** EXERCISE INSTRUCTIONS **
Everything from the line that holds "Relative to what" through the end of the data below should be output exactly, both ends included.

Data entries:
= = = =

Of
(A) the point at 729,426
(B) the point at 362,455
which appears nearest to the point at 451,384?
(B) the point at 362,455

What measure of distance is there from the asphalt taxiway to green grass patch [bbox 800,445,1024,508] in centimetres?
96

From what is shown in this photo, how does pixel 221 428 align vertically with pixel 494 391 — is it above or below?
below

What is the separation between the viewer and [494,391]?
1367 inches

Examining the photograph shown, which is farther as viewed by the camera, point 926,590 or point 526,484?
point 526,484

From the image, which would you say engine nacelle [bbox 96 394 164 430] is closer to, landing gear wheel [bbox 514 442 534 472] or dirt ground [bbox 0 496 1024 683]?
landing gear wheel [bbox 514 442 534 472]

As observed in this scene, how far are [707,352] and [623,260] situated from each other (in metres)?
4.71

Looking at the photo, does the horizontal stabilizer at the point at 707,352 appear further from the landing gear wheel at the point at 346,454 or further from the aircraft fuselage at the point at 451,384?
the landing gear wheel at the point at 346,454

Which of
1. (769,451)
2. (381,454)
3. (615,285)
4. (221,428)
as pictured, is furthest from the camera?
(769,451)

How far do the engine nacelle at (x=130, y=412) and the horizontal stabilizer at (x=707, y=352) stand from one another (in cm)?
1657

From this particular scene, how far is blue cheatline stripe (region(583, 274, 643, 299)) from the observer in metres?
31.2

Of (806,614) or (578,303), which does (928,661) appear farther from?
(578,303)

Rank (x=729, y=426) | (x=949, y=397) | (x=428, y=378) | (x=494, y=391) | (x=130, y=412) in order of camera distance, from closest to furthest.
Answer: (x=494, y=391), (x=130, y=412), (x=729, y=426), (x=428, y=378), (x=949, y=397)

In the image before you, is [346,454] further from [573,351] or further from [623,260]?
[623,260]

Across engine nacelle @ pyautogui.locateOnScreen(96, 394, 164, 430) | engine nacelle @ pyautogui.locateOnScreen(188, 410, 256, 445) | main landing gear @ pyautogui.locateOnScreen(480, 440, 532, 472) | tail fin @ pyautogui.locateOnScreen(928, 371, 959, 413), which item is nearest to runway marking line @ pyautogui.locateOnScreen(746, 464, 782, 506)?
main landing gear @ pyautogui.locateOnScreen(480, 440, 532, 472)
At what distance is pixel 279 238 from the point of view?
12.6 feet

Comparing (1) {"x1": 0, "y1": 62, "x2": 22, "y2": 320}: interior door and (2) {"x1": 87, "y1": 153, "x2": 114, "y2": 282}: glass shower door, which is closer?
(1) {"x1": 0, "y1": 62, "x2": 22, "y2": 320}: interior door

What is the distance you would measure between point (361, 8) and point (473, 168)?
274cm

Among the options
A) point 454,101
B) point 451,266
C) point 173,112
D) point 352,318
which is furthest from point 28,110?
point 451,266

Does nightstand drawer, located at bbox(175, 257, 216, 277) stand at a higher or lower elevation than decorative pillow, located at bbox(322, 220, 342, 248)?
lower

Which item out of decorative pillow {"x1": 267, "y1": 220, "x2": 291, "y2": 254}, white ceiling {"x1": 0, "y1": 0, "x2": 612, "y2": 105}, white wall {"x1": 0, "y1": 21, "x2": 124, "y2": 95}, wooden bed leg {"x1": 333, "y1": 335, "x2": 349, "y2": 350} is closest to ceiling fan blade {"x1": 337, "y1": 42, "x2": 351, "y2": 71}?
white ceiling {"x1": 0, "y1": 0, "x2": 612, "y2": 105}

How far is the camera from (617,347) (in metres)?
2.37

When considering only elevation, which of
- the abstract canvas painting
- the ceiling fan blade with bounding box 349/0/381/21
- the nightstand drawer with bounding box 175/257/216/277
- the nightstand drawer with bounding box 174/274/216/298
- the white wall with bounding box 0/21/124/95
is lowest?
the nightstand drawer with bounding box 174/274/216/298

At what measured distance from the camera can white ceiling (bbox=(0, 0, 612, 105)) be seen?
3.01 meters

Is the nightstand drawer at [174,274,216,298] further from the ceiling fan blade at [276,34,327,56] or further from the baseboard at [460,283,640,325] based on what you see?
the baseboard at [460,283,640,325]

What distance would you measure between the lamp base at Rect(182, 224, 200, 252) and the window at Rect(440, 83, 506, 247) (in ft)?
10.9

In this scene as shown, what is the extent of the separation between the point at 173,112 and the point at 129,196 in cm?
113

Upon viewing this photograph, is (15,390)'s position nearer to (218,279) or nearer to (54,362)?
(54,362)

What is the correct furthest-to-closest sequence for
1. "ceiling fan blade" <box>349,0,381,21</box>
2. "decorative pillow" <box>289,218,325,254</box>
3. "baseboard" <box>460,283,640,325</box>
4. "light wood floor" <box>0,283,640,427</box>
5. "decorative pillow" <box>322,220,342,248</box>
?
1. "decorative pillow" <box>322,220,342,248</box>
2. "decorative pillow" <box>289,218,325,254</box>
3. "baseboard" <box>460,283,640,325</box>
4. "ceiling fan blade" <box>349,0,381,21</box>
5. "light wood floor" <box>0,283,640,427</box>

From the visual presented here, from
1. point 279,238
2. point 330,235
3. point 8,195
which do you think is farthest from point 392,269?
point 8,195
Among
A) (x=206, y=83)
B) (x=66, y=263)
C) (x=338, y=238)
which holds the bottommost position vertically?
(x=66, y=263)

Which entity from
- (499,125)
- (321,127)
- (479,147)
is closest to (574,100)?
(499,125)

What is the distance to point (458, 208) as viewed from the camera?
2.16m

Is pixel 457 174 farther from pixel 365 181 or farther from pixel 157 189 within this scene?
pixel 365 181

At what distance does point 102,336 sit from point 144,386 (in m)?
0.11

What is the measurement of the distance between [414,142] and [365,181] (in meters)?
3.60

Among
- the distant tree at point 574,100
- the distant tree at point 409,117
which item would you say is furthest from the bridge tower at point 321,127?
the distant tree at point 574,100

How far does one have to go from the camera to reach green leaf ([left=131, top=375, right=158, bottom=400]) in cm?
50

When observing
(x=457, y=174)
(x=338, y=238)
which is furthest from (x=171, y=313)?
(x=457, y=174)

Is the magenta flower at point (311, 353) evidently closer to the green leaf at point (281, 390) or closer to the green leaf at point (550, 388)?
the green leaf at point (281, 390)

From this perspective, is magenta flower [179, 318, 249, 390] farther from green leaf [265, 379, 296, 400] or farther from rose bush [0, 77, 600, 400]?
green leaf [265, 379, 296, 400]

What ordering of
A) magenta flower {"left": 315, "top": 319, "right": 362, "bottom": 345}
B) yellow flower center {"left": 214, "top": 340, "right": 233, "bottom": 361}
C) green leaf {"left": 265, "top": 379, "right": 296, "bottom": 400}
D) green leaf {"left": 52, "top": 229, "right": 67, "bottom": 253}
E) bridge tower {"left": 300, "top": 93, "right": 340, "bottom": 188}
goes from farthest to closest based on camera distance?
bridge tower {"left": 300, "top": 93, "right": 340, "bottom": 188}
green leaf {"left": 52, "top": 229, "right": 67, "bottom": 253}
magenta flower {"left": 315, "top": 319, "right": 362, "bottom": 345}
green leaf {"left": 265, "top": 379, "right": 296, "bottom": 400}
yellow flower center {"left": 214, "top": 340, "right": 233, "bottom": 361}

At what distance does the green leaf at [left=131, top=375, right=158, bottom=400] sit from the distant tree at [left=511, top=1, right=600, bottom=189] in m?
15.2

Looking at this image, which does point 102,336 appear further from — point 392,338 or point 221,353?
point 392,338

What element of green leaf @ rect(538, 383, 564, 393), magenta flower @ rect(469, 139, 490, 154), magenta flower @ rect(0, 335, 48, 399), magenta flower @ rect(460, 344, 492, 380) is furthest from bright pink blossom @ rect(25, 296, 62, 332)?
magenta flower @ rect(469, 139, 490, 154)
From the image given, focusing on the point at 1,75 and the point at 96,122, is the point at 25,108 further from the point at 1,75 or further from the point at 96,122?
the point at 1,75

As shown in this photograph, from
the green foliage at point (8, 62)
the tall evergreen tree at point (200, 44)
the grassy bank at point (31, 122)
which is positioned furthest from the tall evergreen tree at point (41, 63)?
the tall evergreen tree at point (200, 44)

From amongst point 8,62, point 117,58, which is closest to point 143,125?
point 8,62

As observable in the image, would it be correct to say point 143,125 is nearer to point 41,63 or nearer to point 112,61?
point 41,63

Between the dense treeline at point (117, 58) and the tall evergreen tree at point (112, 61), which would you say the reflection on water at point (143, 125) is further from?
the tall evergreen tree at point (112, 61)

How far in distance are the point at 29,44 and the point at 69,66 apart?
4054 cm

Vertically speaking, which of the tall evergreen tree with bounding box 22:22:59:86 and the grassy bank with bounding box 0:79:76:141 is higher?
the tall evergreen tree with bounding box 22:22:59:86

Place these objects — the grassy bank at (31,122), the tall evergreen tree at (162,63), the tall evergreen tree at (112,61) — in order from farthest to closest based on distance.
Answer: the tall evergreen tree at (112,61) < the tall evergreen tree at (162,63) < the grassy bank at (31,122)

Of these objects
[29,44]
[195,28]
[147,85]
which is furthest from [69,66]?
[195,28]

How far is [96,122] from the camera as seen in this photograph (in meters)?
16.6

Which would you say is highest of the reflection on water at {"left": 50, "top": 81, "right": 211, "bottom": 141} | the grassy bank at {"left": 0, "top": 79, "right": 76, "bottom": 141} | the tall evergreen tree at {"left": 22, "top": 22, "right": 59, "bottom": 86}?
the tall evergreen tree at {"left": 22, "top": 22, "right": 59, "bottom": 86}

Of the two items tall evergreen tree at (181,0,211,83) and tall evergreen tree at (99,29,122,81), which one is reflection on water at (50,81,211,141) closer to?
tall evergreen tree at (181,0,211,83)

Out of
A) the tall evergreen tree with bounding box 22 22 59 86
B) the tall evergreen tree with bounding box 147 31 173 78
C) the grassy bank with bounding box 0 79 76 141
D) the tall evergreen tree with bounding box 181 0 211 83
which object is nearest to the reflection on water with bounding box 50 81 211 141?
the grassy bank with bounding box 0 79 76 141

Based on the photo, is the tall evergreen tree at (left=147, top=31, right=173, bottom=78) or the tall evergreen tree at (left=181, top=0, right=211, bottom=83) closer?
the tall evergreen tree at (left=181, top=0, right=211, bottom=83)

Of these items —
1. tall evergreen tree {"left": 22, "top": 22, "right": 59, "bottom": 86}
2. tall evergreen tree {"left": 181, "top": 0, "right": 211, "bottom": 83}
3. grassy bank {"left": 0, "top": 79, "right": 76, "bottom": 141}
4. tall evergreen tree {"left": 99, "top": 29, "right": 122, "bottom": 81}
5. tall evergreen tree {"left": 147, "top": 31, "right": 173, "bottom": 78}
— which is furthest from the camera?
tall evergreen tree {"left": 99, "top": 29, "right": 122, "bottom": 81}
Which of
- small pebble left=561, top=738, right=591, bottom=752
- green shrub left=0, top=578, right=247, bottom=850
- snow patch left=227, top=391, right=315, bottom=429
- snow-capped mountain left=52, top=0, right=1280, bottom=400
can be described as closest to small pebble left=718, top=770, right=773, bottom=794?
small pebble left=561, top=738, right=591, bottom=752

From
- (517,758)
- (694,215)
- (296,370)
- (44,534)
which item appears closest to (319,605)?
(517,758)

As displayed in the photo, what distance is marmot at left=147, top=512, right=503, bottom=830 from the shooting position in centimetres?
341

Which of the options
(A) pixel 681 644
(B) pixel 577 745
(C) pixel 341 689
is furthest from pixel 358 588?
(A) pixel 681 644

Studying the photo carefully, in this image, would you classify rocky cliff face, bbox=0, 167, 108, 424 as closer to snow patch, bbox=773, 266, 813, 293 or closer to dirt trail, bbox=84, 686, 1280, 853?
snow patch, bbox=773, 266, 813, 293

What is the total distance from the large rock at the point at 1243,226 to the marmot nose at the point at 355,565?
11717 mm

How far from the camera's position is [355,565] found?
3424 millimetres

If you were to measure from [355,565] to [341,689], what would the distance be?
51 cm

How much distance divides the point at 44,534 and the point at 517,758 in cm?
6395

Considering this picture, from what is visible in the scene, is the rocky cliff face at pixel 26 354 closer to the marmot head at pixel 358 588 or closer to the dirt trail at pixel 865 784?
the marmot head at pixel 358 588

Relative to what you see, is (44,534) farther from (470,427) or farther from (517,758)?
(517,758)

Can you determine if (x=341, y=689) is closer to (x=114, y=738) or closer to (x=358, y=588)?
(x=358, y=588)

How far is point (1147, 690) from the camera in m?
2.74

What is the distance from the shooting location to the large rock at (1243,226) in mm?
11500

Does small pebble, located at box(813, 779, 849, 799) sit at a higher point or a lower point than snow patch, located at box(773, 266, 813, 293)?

= = = =

** PROBLEM SOLUTION **
Relative to what you see, is (44,534) farther from (470,427) or farther from (517,758)?
(517,758)

Can you determine if (x=341, y=689) is closer to (x=114, y=738) or closer to (x=358, y=588)?
(x=358, y=588)

How far is point (1147, 690) from the camera in m?
2.74

What is the distance from the shooting location to the large rock at (1243,226) in mm?
11500

Does small pebble, located at box(813, 779, 849, 799) sit at a higher point or a lower point than snow patch, located at box(773, 266, 813, 293)?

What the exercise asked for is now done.